* **Tasks**
a) List every parameter of `get_channel_videos` in the YouTube client documentation.
b) Write the next portion of the YouTube client documentation, picking up after its last line.
** Begin Extract **
The main client for interacting with the library. It inherits from `youtube-comment-downloader` and handles session management and caching.

#### `get_video_metadata(youtube_url: str) -> dict`
Fetches comprehensive metadata for a single YouTube video.
-   **`youtube_url`**: The full URL of the YouTube video.
-   **Returns**: A dictionary containing metadata such as `title`, `description`, `view_count`, `like_count`, `publish_date`, `category`, and more.
-   **Raises**: `VideoUnavailableError` if the video page cannot be fetched or the video is private/deleted.

#### `get_channel_metadata(channel_url: str, force_refresh: bool = False) -> dict`
Fetches metadata for a YouTube channel.
-   **`channel_url`**: The URL of the channel's main page or "Videos" tab.
-   **`force_refresh`**: If `True`, bypasses the internal cache and fetches fresh data.
-   **Returns**: A dictionary with channel metadata like `title`, `description`, `subscriber_count`, `vanity_url`, etc.
-   **Raises**: `VideoUnavailableError`, `MetadataParsingError`.

#### `get_channel_videos(channel_url: str, force_refresh: bool = False, fetch_full_metadata: bool = False, start_date: Optional[Union[str, date]] = None, end_date: Optional[Union[str, date]] = None) -> Generator[dict, None, None]`
Returns a generator that yields metadata for all videos on a channel's "Videos" tab. It handles pagination automatically.
-   **`channel_url`**: URL of the channel's "Videos" tab.
-   **`force_refresh`**: If `True`, bypasses the cache for the initial page load.
-   **`fetch_full_metadata`**: If `True`, fetches the complete, detailed metadata for each video. This is slower as it requires an additional request per video. If `False` (default), returns basic metadata available directly from the channel page.
-   **`start_date`**: The earliest date for videos to include. Can be a `datetime.date` object or a string (e.g., `"30d"`, `"2 months ago"`). The generator will efficiently stop once it encounters videos older than this date.
-   **`end_date`**: The latest date for videos to include. Can be a `datetime.date` object or a string.
-   **Yields**: Dictionaries of video metadata. The contents depend on the `fetch_full_metadata` flag.
** End Extract **
** Begin Raw data **
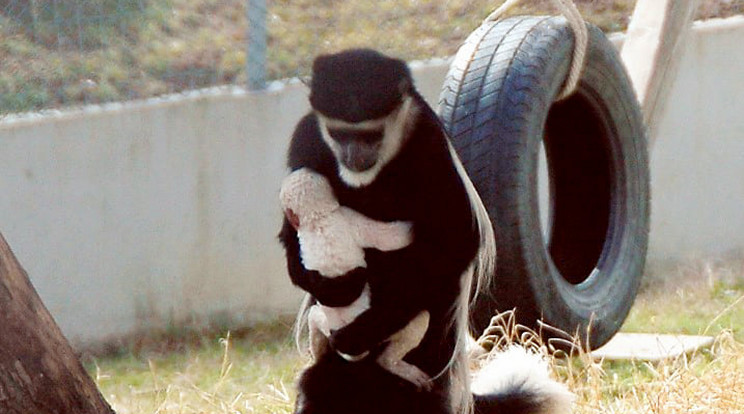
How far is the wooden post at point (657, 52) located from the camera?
14.1 ft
** End Raw data **
* **Answers to the problems**
a) `channel_url`, `force_refresh`, `fetch_full_metadata`, `start_date`, `end_date`

b)
#### `get_playlist_videos(playlist_id: str, fetch_full_metadata: bool = False, start_date: Optional[Union[str, date]] = None, end_date: Optional[Union[str, date]] = None) -> Generator[dict, None, None]`
Returns a generator that yields metadata for all videos in a playlist. It handles pagination automatically.
-   **`playlist_id`**: The ID of the playlist (e.g., `PL-osiE80TeTt2d9bfVyTiXJA-UTHn6WwU`).
-   **`fetch_full_metadata`**: If `True`, fetches the complete, detailed metadata for each video. This is slower as it requires an additional request per video. If `False` (default), returns basic metadata available directly from the playlist page.
-   **`start_date`**: The earliest date for videos to include. Can be a `datetime.date` object or a string.
-   **`end_date`**: The latest date for videos to include. Can be a `datetime.date` object or a string.
-   **Yields**: Dictionaries of video metadata.

#### `clear_cache(channel_url: str = None)`
Clears the internal in-memory cache.
-   **`channel_url`**: If provided, clears the cache for only that specific channel. If `None` (default), the entire cache is cleared.

## Error Handling

The library uses custom exceptions to signal specific error conditions.

### `YtMetaError`
The base exception for all errors in this library.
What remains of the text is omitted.